В кружке приятельниц Долорес я считался из ряда вон выходящим любовником; подумать только: любовник и законный муж в одном лице! Сочетание ролей редкое, интригующее и загадочное. Меня считали жестоким ревнивцем, любящим закатывать шумные сцены; и вот теперь, когда Долорес явно изменила тон и тревожилась, безусловно, опасаясь, что я изменяю ей, все ее приятельницы начали с величайшей готовностью доставлять ей сплетни, почерпнутые из вторых или третьих рук или попросту порожденные их собственным воображением. Они как могли подливали масла в огонь.

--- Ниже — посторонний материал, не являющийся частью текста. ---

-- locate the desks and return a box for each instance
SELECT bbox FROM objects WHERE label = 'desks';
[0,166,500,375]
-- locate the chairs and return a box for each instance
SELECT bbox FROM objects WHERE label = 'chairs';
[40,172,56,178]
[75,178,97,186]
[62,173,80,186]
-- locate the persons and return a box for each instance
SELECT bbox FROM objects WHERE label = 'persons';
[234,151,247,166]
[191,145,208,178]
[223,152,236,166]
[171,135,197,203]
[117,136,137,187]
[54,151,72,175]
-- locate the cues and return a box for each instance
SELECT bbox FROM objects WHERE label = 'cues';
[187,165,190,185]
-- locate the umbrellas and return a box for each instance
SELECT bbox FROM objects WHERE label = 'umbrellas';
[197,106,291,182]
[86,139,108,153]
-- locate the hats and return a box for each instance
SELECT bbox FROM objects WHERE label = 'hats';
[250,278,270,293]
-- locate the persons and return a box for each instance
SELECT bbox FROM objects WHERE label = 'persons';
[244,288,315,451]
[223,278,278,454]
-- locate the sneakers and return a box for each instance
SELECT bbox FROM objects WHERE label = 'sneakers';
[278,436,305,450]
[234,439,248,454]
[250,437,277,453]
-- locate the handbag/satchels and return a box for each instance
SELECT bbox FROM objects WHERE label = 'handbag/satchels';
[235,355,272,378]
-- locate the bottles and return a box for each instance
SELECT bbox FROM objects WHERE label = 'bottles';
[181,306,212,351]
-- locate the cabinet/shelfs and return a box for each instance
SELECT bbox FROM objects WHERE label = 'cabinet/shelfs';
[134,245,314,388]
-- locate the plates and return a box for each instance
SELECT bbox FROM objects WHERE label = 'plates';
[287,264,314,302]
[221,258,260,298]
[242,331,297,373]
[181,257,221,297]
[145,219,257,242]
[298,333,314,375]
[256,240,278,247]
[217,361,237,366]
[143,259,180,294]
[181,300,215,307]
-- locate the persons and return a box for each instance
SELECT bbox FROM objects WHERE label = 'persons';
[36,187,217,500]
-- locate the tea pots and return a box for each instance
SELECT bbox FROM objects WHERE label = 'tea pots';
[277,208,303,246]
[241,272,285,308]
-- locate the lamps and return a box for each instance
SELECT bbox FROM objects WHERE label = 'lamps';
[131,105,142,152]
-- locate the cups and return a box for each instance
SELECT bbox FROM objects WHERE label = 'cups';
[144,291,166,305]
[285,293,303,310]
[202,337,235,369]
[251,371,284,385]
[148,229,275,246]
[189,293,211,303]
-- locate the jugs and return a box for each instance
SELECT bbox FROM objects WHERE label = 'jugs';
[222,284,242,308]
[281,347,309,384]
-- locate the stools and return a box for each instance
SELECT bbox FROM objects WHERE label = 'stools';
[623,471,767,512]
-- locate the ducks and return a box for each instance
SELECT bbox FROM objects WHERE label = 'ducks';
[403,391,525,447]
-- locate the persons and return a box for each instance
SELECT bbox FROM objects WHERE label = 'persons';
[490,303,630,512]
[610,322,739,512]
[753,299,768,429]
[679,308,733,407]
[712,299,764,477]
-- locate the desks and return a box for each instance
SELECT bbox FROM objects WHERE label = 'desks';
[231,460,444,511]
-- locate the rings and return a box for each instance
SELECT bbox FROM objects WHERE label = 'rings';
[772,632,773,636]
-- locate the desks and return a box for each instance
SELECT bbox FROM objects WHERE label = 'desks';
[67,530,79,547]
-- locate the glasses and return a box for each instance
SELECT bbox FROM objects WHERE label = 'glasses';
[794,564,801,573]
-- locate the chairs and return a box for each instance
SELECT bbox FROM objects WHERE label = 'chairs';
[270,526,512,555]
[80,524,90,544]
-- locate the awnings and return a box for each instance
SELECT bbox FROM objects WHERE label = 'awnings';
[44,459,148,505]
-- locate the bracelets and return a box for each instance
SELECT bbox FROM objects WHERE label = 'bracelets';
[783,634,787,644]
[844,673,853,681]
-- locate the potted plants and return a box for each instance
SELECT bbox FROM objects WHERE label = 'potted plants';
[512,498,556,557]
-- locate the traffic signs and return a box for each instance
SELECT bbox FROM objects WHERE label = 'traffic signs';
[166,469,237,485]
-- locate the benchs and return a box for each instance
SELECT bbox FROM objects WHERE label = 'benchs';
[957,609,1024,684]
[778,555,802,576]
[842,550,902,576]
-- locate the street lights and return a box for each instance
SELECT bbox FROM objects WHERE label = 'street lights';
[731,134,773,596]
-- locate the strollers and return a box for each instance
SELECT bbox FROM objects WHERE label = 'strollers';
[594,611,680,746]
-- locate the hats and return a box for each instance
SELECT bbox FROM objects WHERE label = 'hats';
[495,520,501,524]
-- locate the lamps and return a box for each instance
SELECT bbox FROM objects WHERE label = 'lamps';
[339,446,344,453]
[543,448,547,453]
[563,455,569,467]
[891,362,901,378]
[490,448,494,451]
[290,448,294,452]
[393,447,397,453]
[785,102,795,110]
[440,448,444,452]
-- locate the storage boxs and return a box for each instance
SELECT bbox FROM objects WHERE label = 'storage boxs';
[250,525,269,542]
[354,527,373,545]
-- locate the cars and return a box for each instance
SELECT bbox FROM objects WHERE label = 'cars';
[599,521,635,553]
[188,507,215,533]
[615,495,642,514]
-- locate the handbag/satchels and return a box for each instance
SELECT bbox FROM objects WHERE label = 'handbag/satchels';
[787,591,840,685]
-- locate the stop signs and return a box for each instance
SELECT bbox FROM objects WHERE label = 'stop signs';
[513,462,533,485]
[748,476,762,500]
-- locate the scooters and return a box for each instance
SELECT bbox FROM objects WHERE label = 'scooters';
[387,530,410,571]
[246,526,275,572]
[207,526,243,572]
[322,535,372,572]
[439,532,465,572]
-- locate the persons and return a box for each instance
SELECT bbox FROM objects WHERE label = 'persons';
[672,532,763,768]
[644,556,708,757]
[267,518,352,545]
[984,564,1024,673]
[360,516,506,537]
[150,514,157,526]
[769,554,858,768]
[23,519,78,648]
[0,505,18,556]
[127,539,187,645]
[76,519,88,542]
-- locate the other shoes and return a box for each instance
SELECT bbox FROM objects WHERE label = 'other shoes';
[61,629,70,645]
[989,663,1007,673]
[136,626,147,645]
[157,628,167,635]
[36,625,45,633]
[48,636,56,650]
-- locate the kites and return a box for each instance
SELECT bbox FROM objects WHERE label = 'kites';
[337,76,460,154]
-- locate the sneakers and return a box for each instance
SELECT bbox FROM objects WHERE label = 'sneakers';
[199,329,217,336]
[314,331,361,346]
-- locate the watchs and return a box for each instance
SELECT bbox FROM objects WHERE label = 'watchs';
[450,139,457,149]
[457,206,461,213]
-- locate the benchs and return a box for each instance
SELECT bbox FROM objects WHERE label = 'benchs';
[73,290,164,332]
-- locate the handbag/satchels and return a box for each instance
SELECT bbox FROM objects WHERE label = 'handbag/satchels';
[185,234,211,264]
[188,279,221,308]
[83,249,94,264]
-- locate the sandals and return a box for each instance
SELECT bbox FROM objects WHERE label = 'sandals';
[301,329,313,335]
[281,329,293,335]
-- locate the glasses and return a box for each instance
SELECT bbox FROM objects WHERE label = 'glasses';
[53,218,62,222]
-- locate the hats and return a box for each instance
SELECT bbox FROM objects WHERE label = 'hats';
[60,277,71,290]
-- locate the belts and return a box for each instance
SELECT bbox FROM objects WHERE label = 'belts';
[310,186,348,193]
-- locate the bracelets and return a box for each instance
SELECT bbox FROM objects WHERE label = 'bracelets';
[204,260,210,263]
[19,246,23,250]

Долорес было настолько легко раздразнить и вывести из равновесия, что ее товарки видели ее насквозь, и, думается мне, их очень забавляли ее унижение и испуг. Она не любила новостей, которых бы сама уже прежде не знала, и поэтому старалась опережать приятельниц по части сенсационных разоблачений.

— Моя дорогая, я могла бы тебе много об этом рассказать, — говорила она и под влиянием внезапного вдохновения пускалась в интимные подробности: речь ее изобиловала обиняками, намеками — и не слишком тонкими, кстати сказать.

Так, неприметно и без всякого своего участия, я утратил свою безупречную репутацию и превратился из Удовлетворителя Телесной Потребности, из прежнего Петруччио — к сожалению, слишком обремененного делами, — в Чудовище, в Монстра, и, более того, Долорес сама поверила тому, что рассказывала обо мне другим.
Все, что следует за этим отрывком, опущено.